Cognitive impairment is assessed with the Mini-Mental State Examination (MMSE) [74]. The MMSE contains 19 items and scores range from 0 to 30. For those participants who are not able to do one or more parts of the MMSE questionnaire due to issues unrelated to cognition, e.g. blindness, the total score is scaled. Participants unable to write are allowed to dictate the sentence. No reductions in scoring will be made because of this.
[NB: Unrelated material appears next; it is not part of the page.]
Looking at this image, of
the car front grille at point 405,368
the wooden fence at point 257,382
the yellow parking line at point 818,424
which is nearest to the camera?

The Trail Making Test (TMT) is a widely used paper-and-pencil test to assess visual search, scanning, speed of processing, cognitive flexibility, and executive functions [75]. The test consists of two parts. In TMT-A, 25 encircled numbers are distributed on a sheet of paper, and the aim is to connect the numbers with a line as fast as possible (1–2–3-4-5, etc.). In TMT-B, the task is similar, except that the person must alternate between numbers and letters (1-A-2-B-3-C, etc.). If the participant makes an error, the examiner returns him/her to the last correct response immediately. The time required to complete each task is the participant’s score. The test result is disqualified if the time limit of 300 s is exceeded or four or more errors occur [76]. The TMT-A part assesses mainly visual search and motor speed skills, whereas TMT-B measures attentional control and cognitive flexibility [77,78,79]. B/A ratio of performance has been associated with executive functions [80].
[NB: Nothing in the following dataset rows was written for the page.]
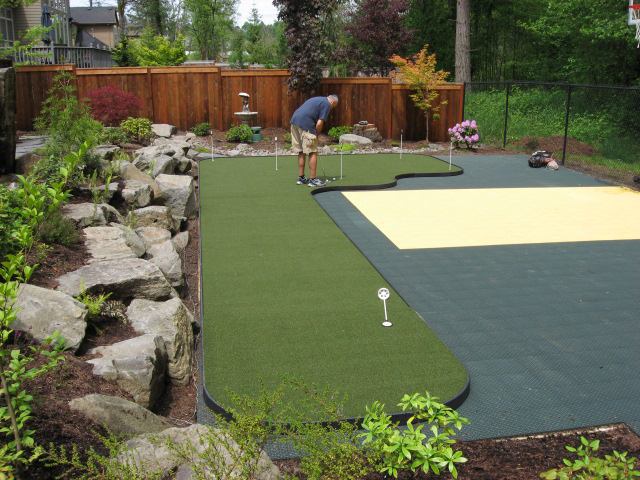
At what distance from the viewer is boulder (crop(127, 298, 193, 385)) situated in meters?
4.05

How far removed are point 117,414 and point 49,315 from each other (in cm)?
99

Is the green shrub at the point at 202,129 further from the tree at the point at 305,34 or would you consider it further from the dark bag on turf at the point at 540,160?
the dark bag on turf at the point at 540,160

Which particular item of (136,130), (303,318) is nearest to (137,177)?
(303,318)

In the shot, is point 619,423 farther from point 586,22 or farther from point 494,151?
point 586,22

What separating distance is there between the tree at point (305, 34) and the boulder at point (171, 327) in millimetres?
12801

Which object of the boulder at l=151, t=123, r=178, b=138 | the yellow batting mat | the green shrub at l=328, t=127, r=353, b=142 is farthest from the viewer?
the green shrub at l=328, t=127, r=353, b=142

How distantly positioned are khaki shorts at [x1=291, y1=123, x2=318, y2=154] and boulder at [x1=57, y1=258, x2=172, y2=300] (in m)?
5.51

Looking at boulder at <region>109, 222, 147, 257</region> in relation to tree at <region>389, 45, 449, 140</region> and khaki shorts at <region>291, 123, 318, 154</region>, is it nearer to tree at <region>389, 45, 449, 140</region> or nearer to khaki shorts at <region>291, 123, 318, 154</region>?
khaki shorts at <region>291, 123, 318, 154</region>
Digit span test is a popular measure of auditory short-term memory, requiring the verbal recall of forward and backward number series, which the examiner says to the participant [81, 82]. The test starts with forward-series of four digits, and the string gets longer up to eight digits, until the participant fails twice. Then the same procedure is repeated, but the digits must be repeated backwards (from two to seven digit series). The score is the number of correctly repeated digit spans in both forward and backward tests (maximum 17). The forward digit span relies on the phonological loop of working memory, whereas the backward digit span also engages the central executive component [83].
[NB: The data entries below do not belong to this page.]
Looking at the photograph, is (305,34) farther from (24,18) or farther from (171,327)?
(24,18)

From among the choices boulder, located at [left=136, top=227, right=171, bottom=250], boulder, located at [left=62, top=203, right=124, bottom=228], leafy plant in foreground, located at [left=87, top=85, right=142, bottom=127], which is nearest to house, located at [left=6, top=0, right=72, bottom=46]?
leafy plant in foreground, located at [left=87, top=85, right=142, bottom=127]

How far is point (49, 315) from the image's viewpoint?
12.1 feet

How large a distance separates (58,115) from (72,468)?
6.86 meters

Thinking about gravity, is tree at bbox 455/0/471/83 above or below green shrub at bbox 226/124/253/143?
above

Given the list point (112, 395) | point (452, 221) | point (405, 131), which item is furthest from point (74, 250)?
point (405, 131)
Digit symbol coding task is a paper-and-pencil test measuring processing speed and short-term visual memory (The Wechsler Adult Intelligence Scale-Revised) [84] . The participant has to draw correct symbols below their equivalent numbers by using a number-to-symbol coding key. Time limit of the task is 90 s, and the score is the number of correct symbols in correct order (maximum 65). Several abilities are needed to perform well in the task, and scores have been found to decline steeply with age [85, 86].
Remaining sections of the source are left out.